2023-11-26

Last modified: 2023-11-26 21:45:49

• Thompson NFA
• Stepper motor clock
• Garage

Thompson NFA

Maybe the way we do capturing is we assign capture order based on the literal order that the capturing groups occur in the regex (not in the matched string, this is different when captures are conditional for example, but we don't care what we do in that case).

And then whenever we enter a state that starts a capture, we update the "start" index of that state, and whenever we enter a state that ends a capture, we update the "end" index of that state.

We might want to make updating the indexes conditional on not already having entered, or not still being in, the capture.

Example: "aabb" =~ /^([ab]+)$/

The capture could allowably be any of: empty string, a, aa, b, bb, ab, aab, abb, aabb.

I think the algorithm I stated above (update index whenever you can enter or exit) would capture just "b", because it would always start and end at the last possible point.

What about regexes with multiple capturing groups that could overlap? We certainly wouldn't want to capture the same text in both groups, would we?

I think we want the capturing index to start at the time we can go into the capture if we're not already in it, and stop at the time we go out of the capture. If we enter the capture again for a second time after having lost it previously, then we update the start index to the new one.

So each state needs to know the capturing group that it pertains to, and we need something to say not only which states are active, but which capturing groups are active.

So in /^x([ab]+)$/, the states are:

• s0: start state
• s1: we matched the x
• s2: inside the capture
• s3: end

And the transitions are:

s0 --x--> s1 --ab--> s2 ---EOF--> s3 ^ | --ab--

So if we read an 'x' from s0 we go into s1. If we read an 'a' or a 'b' from s1, we go into s2. If we reach the end of the string from s2, we are done. If we read an 'a' or a 'b' from s2, we stay in s2.

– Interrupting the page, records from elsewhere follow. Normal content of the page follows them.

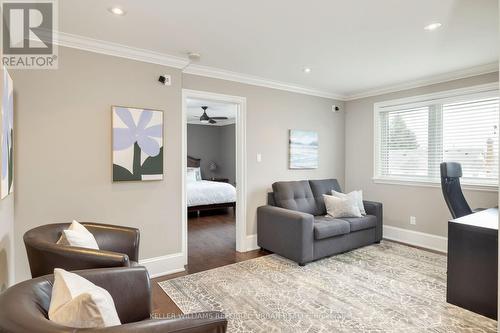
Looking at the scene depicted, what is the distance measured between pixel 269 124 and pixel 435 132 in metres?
2.45

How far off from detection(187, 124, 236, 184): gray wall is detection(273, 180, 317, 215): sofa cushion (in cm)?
482

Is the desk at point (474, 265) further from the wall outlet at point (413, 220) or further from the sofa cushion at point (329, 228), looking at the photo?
the wall outlet at point (413, 220)

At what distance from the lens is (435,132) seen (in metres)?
4.15

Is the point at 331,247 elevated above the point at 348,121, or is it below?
below

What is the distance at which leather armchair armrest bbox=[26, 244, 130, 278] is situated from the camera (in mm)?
1775

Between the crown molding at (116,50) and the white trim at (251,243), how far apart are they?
8.24 ft

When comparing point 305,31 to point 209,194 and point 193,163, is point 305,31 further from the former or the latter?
point 193,163

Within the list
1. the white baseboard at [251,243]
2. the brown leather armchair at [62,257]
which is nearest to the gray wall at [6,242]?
the brown leather armchair at [62,257]

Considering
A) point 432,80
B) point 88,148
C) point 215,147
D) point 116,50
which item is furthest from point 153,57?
point 215,147

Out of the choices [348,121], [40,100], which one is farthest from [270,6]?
[348,121]

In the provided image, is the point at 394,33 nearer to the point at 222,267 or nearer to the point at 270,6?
the point at 270,6

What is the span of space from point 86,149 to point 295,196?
277cm

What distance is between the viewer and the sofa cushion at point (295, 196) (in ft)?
13.4

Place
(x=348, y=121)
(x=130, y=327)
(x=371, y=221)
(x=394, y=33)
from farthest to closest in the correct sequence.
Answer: (x=348, y=121)
(x=371, y=221)
(x=394, y=33)
(x=130, y=327)
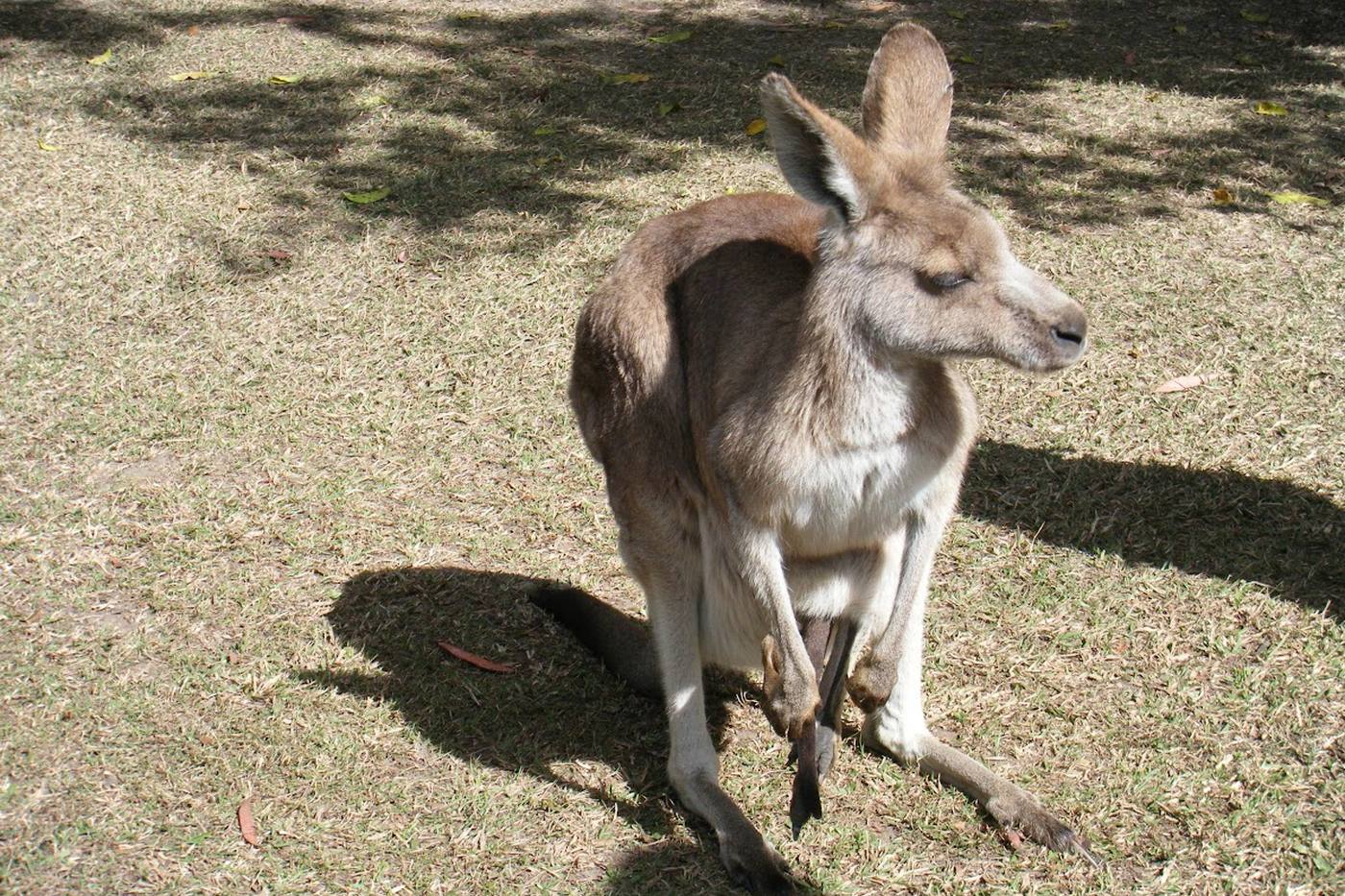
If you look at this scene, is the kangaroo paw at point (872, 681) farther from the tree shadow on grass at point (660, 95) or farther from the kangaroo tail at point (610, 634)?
the tree shadow on grass at point (660, 95)

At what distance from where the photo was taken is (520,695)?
328 cm

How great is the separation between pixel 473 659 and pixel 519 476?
80 centimetres

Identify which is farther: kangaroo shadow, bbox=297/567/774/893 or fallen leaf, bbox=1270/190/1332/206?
Result: fallen leaf, bbox=1270/190/1332/206

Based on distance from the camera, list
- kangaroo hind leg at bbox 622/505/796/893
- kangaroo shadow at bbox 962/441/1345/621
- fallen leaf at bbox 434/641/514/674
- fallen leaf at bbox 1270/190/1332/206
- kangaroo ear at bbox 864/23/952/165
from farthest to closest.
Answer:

So I think the capture is purely on s2. When you enter s2, if you're not already in it, you enter the capturing group. When you leave s2, if you're not still in it, you leave the capturing group.

So each state needs to have:

• matcher callback
• lastlist
• which capture group it is inside, if any

And each capture group needs to have:

• lastlist
• start index
• end index

So I think matching and capturing, given the NFA, is straightforward. Then it's just a case of turning the regex into an NFA, which also should be straightforward.

It would be good to read Thompson's actual paper, but the link in the Russ Cox page ( https://www.cse.chalmers.se/~coquand/AUTOMATA/thompson.pdf ) has been broken for the entire time that Wayback Machine has indexed it.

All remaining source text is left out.